Posts Tagged ‘karma’

Good Karma or Ka-Ching?

Friday, November 27th, 2009 © by Susan Swartz

Maybe this will be the year for good wishes, loving thoughts and no gifts. When Santa, the spirit of Christmas formerly known as Mr. Big Box, slips only a few envelopes under the tree.

Envelopes not with gift cards but with little notes inside that read something like, “A donation has been made in your name to (some worthy cause) and whose selfless efforts will lead to greater peace and harmony than by my going to the mall to buy you something you can’t afford to buy for yourself and I really can’t either.”

It could be our good karma Christmas. A day on which we gather with our family and give out good cheer but nothing that comes in a box with a gift return slip taped inside.

This no-gift option is something that Father Christmas and I are thinking of presenting to our immediate kin. It will have to be decided soon because we are a gift-giving family. We have tried downsizing. We’ve set price limits. We’ve drawn names so that we only give to one person. Then we amended that plan to allow side presents for everyone else in the form of stocking stuffers. But sweaters and salad bowls don’t fit inside even jumbo stockings. So people went ahead, bought big and stacked their over-sized items on the floor under the appropriate stocking, taking us back to the old days of piles of presents for all.

There isn’t a Santa we know who isn’t short on jingle this year.

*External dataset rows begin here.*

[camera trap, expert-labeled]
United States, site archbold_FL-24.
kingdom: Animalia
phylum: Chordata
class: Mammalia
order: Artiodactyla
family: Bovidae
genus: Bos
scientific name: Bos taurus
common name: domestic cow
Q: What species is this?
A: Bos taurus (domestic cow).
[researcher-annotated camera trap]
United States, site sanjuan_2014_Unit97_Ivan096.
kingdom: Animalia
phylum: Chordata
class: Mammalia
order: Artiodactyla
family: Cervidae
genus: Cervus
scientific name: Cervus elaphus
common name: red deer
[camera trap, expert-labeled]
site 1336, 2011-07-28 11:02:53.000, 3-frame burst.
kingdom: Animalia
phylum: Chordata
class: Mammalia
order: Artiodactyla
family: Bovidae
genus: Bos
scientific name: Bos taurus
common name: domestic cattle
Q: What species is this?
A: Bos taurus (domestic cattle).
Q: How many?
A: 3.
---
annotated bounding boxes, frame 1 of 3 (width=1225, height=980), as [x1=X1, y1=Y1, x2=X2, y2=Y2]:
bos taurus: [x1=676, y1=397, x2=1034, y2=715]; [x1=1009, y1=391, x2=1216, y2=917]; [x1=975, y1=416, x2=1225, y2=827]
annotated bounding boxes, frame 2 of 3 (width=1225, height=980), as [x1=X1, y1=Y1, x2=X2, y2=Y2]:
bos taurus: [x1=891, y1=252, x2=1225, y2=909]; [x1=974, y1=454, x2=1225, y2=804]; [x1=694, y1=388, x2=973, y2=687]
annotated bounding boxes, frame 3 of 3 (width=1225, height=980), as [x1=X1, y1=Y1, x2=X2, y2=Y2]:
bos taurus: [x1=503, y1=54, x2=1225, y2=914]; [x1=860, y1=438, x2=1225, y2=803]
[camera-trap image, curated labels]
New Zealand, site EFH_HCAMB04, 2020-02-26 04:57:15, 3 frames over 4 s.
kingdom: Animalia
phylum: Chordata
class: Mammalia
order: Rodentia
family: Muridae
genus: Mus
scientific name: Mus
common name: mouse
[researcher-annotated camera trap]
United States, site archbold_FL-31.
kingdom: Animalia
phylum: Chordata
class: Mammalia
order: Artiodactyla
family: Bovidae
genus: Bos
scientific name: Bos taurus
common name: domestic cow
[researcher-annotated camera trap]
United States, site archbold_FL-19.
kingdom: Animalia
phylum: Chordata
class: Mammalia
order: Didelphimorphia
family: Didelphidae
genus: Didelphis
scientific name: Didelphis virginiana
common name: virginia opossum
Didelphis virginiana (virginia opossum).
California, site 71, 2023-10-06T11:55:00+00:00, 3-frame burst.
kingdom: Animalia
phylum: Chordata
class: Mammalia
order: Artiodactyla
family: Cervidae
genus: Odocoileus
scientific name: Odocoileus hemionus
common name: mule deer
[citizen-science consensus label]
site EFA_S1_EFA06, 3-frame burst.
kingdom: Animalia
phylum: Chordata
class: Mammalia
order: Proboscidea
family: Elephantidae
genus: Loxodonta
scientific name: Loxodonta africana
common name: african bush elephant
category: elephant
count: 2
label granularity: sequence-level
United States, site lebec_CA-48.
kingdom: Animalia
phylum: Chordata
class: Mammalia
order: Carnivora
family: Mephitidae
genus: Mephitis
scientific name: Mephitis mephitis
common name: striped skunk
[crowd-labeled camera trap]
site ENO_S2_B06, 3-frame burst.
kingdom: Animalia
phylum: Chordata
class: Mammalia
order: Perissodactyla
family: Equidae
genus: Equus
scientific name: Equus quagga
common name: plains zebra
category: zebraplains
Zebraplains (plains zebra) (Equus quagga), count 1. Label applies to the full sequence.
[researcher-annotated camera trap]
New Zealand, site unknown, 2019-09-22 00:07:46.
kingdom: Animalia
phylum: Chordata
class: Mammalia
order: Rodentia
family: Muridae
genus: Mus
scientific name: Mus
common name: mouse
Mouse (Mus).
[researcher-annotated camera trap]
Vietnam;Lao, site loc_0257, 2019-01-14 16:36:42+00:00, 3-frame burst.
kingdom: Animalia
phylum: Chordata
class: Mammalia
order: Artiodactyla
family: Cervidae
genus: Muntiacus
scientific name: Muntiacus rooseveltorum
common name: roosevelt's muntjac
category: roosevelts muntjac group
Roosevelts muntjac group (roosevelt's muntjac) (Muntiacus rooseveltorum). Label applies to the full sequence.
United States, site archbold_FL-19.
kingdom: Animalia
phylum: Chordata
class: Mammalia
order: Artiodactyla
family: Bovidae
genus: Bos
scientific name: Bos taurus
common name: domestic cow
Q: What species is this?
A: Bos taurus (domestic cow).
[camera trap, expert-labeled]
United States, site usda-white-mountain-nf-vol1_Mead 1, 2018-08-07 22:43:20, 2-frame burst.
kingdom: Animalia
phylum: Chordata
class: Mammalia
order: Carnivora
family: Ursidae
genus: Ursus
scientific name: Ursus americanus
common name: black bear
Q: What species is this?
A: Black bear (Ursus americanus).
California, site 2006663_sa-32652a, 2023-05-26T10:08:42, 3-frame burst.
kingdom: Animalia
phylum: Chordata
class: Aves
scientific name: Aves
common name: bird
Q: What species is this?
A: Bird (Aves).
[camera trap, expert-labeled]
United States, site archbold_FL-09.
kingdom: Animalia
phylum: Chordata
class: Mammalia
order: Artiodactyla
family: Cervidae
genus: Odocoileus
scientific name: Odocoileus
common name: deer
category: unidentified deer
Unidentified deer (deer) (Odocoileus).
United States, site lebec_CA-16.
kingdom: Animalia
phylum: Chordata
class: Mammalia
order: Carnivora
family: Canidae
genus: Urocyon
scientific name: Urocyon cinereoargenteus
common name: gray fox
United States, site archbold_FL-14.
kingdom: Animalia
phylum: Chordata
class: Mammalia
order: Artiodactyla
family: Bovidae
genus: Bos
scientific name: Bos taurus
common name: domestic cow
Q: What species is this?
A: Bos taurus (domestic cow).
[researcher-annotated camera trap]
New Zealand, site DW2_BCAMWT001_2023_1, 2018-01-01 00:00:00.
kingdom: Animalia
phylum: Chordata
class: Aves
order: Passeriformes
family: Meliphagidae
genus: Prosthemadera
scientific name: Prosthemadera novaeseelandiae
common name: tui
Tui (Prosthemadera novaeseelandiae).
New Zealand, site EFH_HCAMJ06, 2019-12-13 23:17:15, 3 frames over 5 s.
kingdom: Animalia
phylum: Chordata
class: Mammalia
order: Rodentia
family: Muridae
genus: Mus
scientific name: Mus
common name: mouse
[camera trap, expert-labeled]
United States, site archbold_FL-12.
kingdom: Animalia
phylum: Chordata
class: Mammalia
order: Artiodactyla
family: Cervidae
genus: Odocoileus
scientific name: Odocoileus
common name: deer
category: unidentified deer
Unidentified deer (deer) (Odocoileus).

But without presents, why get up before dawn on Christmas morning to dive under the tree? Could we still have our ritual without the main attraction? We could sit around in our pajamas and play our favorite Gladys Knight and Mariah Carey Christmas albums and still indulge in the Christmas morning menu of bagels, lox and cream cheese and some form of brandy to splash in the coffee.

Still, rituals are hard to break and no one wants to be called a Scrooge but really (and I’m rehearsing now) everyone’s on a tight budget. There isn’t a Santa we know who isn’t short on jingle this year. Yet our family is lucky to be among the employed and the housed, and we still have our health and can buy lox. But there is a growing band of needy out there. So let’s suck it up this year and share with those who don’t have a choice where to put their money.

But what do we tell the grandkids? Do we announce, “Well, Christmas is really about spending time together so have a bagel” or do we make an exception? There is the Christmas story told in our family about one small child so overwhelmed by the number of gifts piled up around her feet that she started crying and kicking them away. That child, now the mother of two, has already requested that we please keep it to a minimum.

How about this new twist to the family ritual? We choose our favorite local agency or organization that constantly gives to our community – a school, library, women’s shelter, clothes closet or food bank and write a modest but meaningful check. We go lean with the kiddies but still get to scope out the cool new things painted red with wheels at the toy store and thereby contribute to the local economy.

And for the adults, I’m thinking books. Real ones, to encourage the art of reading and writing, to save our independent book stores and to preserve that other ritual that sometimes takes place over Christmas, when things go quiet and you take yourself to a cozy chair by the tree, open your book and a new story begins.